I learned the sad news today that Helen De Cruz has died (Daily Nous). Helen was a philosopher whose work spanned cognitive science, religion, archaeology, epistemology, evolution, and numerous other fields. At the time of her death she held the Danforth Chair in Humanities at Saint Louis University. I never met Helen in person but she was one of those folks who one gets to know surprisingly well through correspondence and mutually respectful reading. If you’ve never heard of Helen De Cruz, all I can say is that it is not too late to get to know her. As she noted aptly in her fascinating new paper this year on friendship with the ancients, by imagining ourselves in dialogue with a writer, we can enjoy the benefits of real closeness with them.

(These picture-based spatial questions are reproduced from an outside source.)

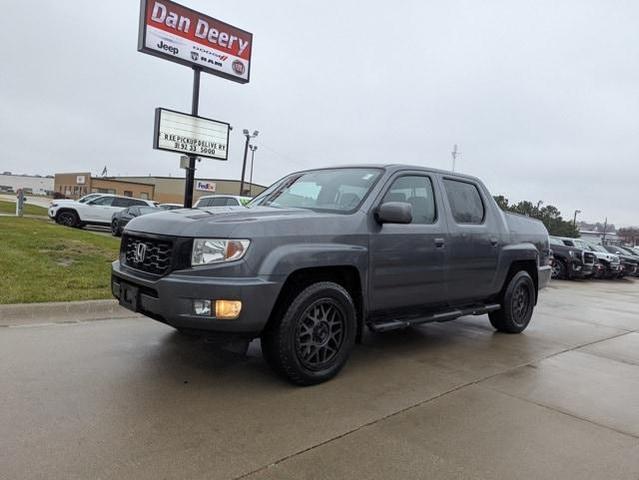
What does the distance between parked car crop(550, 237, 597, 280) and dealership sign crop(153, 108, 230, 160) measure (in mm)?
13126

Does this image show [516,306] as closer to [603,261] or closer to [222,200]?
[222,200]

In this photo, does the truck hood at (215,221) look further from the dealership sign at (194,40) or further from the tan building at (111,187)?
the tan building at (111,187)

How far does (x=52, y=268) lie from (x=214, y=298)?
5.52m

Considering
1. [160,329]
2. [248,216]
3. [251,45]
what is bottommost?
[160,329]

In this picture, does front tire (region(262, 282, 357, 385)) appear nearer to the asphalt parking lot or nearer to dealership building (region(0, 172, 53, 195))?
the asphalt parking lot

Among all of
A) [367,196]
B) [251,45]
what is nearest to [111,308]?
[367,196]

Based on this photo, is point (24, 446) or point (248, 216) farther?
point (248, 216)

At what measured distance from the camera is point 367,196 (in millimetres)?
4539

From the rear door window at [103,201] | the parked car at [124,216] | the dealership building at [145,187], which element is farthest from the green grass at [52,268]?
the dealership building at [145,187]

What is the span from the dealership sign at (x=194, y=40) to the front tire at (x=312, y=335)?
9.78 meters

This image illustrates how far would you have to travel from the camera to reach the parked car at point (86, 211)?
20.7 m

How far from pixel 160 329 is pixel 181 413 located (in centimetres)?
232

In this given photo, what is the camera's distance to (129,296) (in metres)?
4.06

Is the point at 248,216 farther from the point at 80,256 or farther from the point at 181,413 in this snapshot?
the point at 80,256
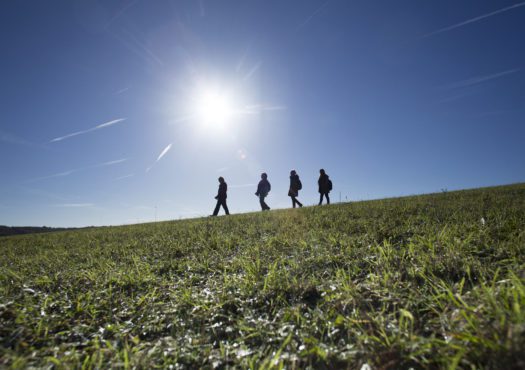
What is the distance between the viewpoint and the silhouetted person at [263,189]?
17.8m

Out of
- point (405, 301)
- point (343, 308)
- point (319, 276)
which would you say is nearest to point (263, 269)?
point (319, 276)

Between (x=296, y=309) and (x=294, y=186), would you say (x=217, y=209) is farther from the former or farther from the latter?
(x=296, y=309)

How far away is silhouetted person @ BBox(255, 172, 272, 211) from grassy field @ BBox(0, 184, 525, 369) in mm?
13596

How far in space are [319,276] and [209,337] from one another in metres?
1.40

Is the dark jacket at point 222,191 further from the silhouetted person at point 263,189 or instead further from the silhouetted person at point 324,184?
the silhouetted person at point 324,184

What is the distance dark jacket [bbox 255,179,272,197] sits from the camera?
17.9m

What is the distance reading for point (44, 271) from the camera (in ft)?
14.1

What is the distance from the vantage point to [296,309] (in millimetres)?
2248

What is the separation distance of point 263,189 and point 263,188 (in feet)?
0.24

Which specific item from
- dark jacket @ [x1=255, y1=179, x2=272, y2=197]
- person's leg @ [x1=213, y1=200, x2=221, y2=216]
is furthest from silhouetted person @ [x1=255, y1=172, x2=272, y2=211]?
person's leg @ [x1=213, y1=200, x2=221, y2=216]

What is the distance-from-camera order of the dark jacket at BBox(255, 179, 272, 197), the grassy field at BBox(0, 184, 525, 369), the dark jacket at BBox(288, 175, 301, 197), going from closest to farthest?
the grassy field at BBox(0, 184, 525, 369), the dark jacket at BBox(288, 175, 301, 197), the dark jacket at BBox(255, 179, 272, 197)

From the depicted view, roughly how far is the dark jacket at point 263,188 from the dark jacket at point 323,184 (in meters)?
3.47

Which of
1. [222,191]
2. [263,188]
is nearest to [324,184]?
[263,188]

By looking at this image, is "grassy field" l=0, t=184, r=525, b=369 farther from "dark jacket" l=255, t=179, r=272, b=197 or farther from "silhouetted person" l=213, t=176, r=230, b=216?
"dark jacket" l=255, t=179, r=272, b=197
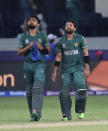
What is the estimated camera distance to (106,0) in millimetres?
23172

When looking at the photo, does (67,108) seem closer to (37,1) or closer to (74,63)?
(74,63)

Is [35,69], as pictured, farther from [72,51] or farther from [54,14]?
[54,14]

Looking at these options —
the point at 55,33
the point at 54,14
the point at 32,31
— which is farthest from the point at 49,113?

I first encountered Helen’s work many years ago, during a phase of her career when she was mainly working from an evolutionary / Darwinian perspective on mathematical objects such as numbers, articles with titles like ‘Why are some numerical concepts more successful than others?‘, ‘An Extended Mind Perspective on Natural Number Representation‘ and ‘Towards a Darwinian Approach to Mathematics‘. This work integrated thinking in the cognitive science of religion, evolutionary psychology, and epistemology, as applied to mathematical concepts.
For those who knew Helen only through her more recent work, this theoretical approach may seem out of character – and indeed, it’s one about which she later came to have some misgivings or at least to revise her Darwinian stridency. But what it shares with all her work is a profound respect for interdisciplinary insight across the humanities and sciences. It is eclectic but not eclecticism for its own sake; rather, a principled commitment to thinking diversely across disciplines. This early work came out as Helen was finishing her first PhD, in archaeology, and working on her second, in philosophy of cognitive science. So in Helen I found a fellow traveller, not “actually” an archaeologist, cognitive scientist, or mathematician, but someone engaged with all those disciplines, and more, in our own different ways. Later, I would learn that we share an interest in early music, and in science fiction, and many other things. We corresponded a little, in those early days, and thereafter, mostly sharing offprints and a few ideas.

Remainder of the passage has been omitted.